Two types of calories exist: the small calorie and the kilocalorie, also known as the large or food calorie.  The small calorie is generally measured only by scientists measuring reactions between chemicals.  The large calorie, or kilocalorie, is equal to 1,000 small calories.  To distinguish between a small calorie and a large calorie, writers sometimes capitalize “Calorie” when referring to the large calorie. 

When we discuss food and calorie intake as it is related to weight gain, weight loss, and nutrition, we are talking about the kilocalorie.  Most of the time when we talk about food, the word “calorie” is not capitalized. 

A calorie (whether a kilocalorie or a small calorie) as we generally understand it is a unit of heat energy.  Specifically, a kilocalorie is the amount of heat it takes to increase the temperature of one kilogram of water one degree. One kilocalorie produces 4.2 kilojoules of energy.

Where do calories come from?

Humans obtain their calories from food and beverages.  Nearly all foods and most beverages contain some amount of calories.  The nutritional makeup of the food determines how many calories the food will have.  

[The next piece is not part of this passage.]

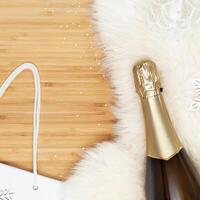 Bottle of champagne on a white fur rug with Christmas decoration photo
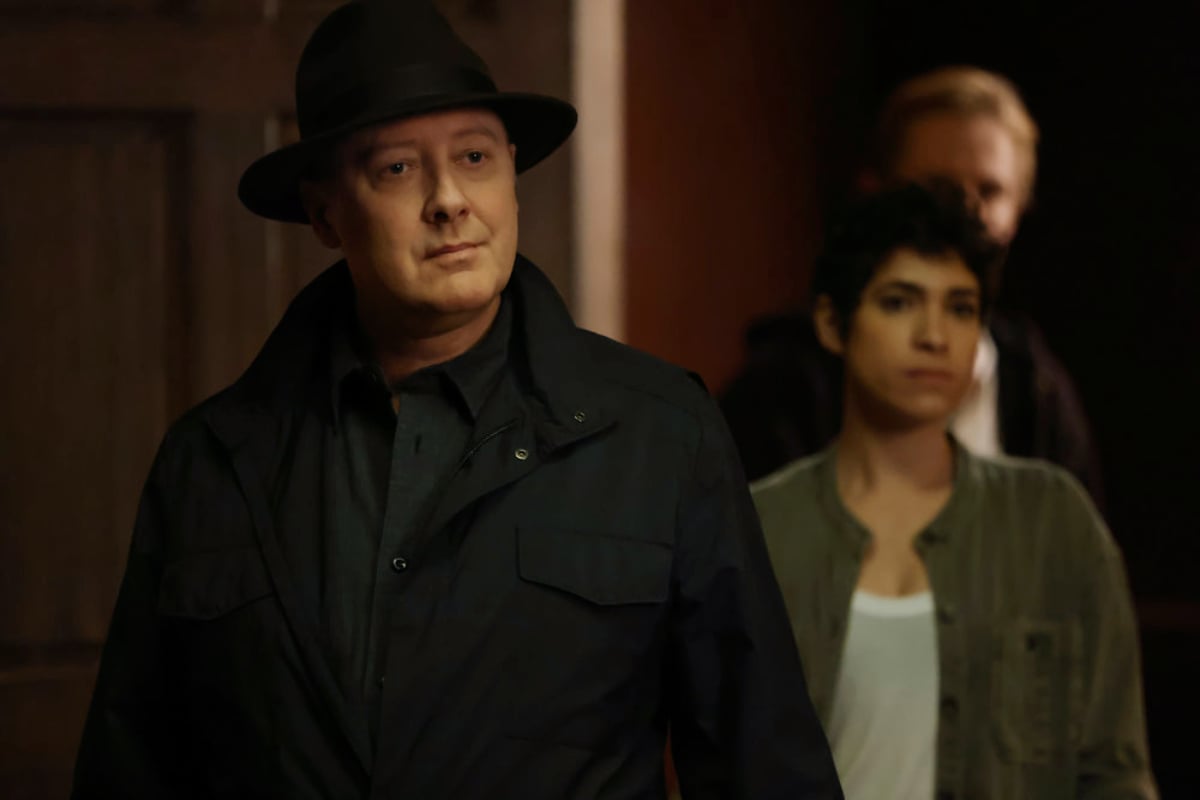 James Spader as Red and Diany Rodriguez as Weecha in The Blacklist Season 9. Red is wearing a hat and Weecha is standing behind him.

The calories in our food and drink come from three sources: carbohydrates, fats, and proteins.  Each source provides the body with a different number of calories.  One gram of carbohydrates contains 4 calories, one gram of protein also contains 4 calories, and one gram of solid fat contains 9 calories.     

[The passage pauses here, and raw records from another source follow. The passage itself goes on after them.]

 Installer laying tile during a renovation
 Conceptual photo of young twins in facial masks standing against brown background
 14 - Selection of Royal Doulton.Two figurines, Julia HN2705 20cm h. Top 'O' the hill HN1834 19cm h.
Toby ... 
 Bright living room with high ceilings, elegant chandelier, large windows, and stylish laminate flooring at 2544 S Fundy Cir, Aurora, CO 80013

In the past few years, there has been a debate about how our body processes or metabolizes the calories that from carbohydrates, fats, and proteins.  This debate is discussed below in “Is a calorie really a calorie?” 

What happens when we “burn calories”?

When we eat, our bodies process the calories and produce energy.  In other words, our bodies “burn calories.”  The energy derived from the food we eat allows us to live.

We use the energy to grow when we are children, to breathe, to digest food, to keep the heart beating, to keep the kidneys functioning, to develop new red and white blood cells, to contract muscles, and to digest food.  

The number of calories the body burns in this maintenance mode is called the basal metabolic rate.  The amount of energy required to digest food is called the thermal effect of food. 

In addition to helping our bodies grow and function on a daily basis, calories are also responsible for weight gain.  To lose one pound, we must burn 3,500 more calories than we eat.  If we want to gain one pound, we must eat 3,500 more than we burn. 

When we digest or metabolize food, the enzymes in our stomach change carbohydrates into glucose, fats into fatty acids, and proteins into amino acids.  If the glucose, fatty acids, and amino acids are not immediately used by the body, they are stored as fat.  It is when we are not able to use all of our energy and it is stored that we gain weight. 

Each of our bodies will metabolize or burn calories at a different rate.  Our sex, weight, amount of muscle, and age all determine our metabolic rate.  Men, people with more muscles, and younger people have higher metabolic rates, even when they are at rest, than do women and older people.  We can increase our metabolic rate for a short period of time by exercising.    

Is a calorie really a calorie?

According to scientists, a calorie is a calorie.  No matter where the calorie comes from, the energy produced from that calorie is exactly the same amount as the energy produced by any other calorie.  As discussed above, one kilocalorie will heat one kilogram of water one degree.    

During the past thirty years, some nutritionists, however, have started to investigate whether or not the body metabolizes calories from carbohydrates, proteins, and fats differently.  These studies have led to an extended debate of the benefits of high-protein, low-carb diets over low-fat diets. 

It is important to note that there are studies that come out on both sides of the argument.  For example, a study published in the American Journal of Clinical Nutrition found that dieters who followed a diet high in protein and low in carbohydrates experienced more pronounced weight loss than those who ate a low-fat diet. The scientists, however, were careful to note that they did not yet have a scientific reason for this difference in weight loss because the calories eaten produce the same amount of energy regardless of the source.